Wie da wären TP177 vis TP277. Das ist ganz nett, wenn man das so mal nebenbei herausbekommt.


----------



## Jochen Kühner (11 Dezember 2012)

ALso Ich weis nicht was es am TIA überhaupt positives zu äußern gibt! Es ist ja toll das Siemens was neues macht, und es sind mit Sicherheit auch Innovationen gefordert, aber in dem Zustand in dem TIA auf den Markt gebracht wurde, das ist, wie schon bei flexible 2004, eine Frechheit.
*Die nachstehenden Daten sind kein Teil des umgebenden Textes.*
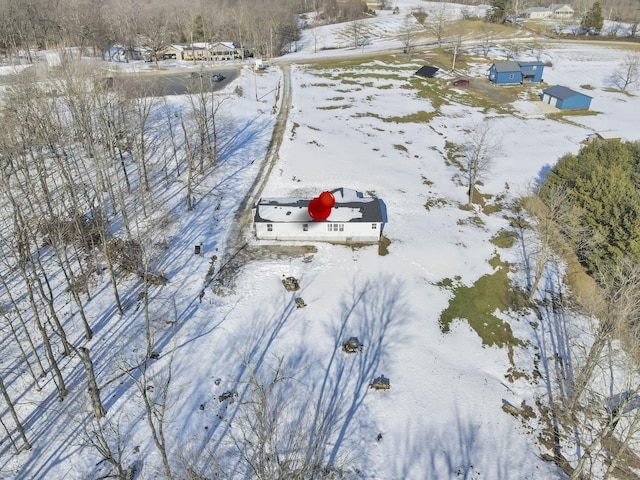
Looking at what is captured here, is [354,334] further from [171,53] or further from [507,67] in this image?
[171,53]

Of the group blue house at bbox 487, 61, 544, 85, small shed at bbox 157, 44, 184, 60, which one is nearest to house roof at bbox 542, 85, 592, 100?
blue house at bbox 487, 61, 544, 85

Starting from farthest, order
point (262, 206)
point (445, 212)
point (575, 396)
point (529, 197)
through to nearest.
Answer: point (529, 197) → point (445, 212) → point (262, 206) → point (575, 396)

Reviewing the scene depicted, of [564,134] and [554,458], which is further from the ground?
[564,134]

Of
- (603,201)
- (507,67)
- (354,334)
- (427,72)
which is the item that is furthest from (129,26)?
(603,201)

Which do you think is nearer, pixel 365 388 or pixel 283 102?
pixel 365 388

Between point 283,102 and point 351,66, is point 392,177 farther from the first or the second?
point 351,66

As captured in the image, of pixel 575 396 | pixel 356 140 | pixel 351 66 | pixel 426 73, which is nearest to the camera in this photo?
pixel 575 396

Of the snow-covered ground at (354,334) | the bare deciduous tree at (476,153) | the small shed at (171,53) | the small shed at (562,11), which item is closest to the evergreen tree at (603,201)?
the snow-covered ground at (354,334)

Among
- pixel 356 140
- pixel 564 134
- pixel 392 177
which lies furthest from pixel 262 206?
pixel 564 134

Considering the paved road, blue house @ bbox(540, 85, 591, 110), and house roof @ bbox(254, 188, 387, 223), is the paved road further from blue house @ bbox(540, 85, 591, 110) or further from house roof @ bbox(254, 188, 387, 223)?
blue house @ bbox(540, 85, 591, 110)
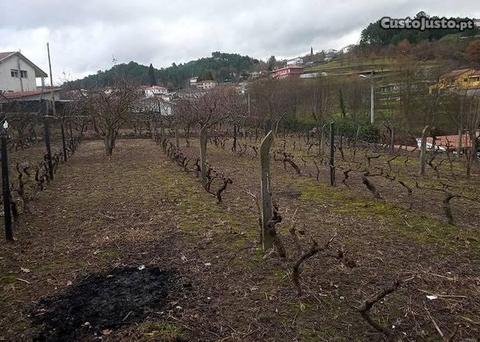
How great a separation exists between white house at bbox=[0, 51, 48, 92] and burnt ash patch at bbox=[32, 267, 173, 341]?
33315 mm

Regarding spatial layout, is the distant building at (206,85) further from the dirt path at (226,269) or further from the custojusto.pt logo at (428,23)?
the dirt path at (226,269)

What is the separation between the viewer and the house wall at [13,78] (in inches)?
1323

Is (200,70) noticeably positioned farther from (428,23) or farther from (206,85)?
(428,23)

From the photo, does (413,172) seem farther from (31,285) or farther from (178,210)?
(31,285)

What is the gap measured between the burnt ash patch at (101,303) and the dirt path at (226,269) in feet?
0.10

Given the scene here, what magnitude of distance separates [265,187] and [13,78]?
37.8m

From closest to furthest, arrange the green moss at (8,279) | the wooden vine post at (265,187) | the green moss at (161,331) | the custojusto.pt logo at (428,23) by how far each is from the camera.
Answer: the green moss at (161,331) → the green moss at (8,279) → the wooden vine post at (265,187) → the custojusto.pt logo at (428,23)

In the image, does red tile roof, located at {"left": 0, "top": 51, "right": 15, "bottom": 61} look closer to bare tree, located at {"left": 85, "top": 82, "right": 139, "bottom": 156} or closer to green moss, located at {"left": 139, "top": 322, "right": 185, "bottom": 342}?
→ bare tree, located at {"left": 85, "top": 82, "right": 139, "bottom": 156}

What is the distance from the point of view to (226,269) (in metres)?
4.27

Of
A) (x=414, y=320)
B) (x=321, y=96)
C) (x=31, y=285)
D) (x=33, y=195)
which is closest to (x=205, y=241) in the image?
(x=31, y=285)

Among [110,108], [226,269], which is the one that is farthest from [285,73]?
[226,269]

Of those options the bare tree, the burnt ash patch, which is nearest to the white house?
the bare tree

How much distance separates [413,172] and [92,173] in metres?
9.31

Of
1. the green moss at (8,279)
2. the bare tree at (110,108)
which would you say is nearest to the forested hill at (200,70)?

Warum muss man den auch alles von Grund auf neu entwickeln? Schon klar, das man bei der SOftware mal einen Schnitt machen kann, aber warum muss man den z.B. auch das ganze GUI Framework von Grund auf neu entwerfen und nimmt nichts was es schon gibt. Ich finde TIA Portal wirkt wie eine WPF Anwendung, ist aber nur .NET 2.0! Logisch wenn Ich das ganze GUI Framework auch noch von 0 auf entwerfe, das Ich dann tausende von Entwicklern brauche.

Ich bin mal gespannt wie sich die Version im Januar dann Nutzen lässt, ob man dann ernsthaft über einen Umstieg nachdenken kann... Aber bis jetzt, bleib Ich bei 5.5, ok für neue Panels werd Ichs wohl einsetzen (leider müssen, da diese ja mit Flexible Nicht mehr zu projektieren sind)


----------



## Perfektionist (11 Dezember 2012)

rostiger Nagel schrieb:


> ... viel mehr ist es die HMI die echte Zeit kostet. Auf der HMI Seite ist keine Verbesserung entstanden, die einen die Arbeit erleichtert.
> ...


also, ich hab da rechts unter der Reiterkarte "Layout" etwas entdeckt, das mir sehr hilfreich ist und in Classic seither wesentlich sperriger zu handhaben war. Gut, neue Funktion, neue Fehler ich weiß nun, wie man dort einen Absturz provozieren kann, hab auch nun das Workaround dafür, mal schaun, obs bei V12 dann richtig funktioniert, bis dahin ist halt Disziplin angesagt bzw. ab dann ein SR (für Helmut: nein, nicht Setze/Rücksetze, nicht Schiedsrichter, nicht Sarkoplasmatisches Retikulum, sondern Servicerequest) angesagt.


----------



## Perfektionist (11 Dezember 2012)

PS: auch schon aufgefallen, dass man nun mehr als nur ein Vorlagenbild projektieren kann? Langsam bekomme ich das Gefühl, dass hier aus Neid TIA schlecht geredet wird.


----------



## rostiger Nagel (11 Dezember 2012)

Auf wenn sind wir den bei TIA neidisch?


----------



## Wutbürger (11 Dezember 2012)

rostiger Nagel schrieb:


> Auf wenn sind wir den bei TIA neidisch?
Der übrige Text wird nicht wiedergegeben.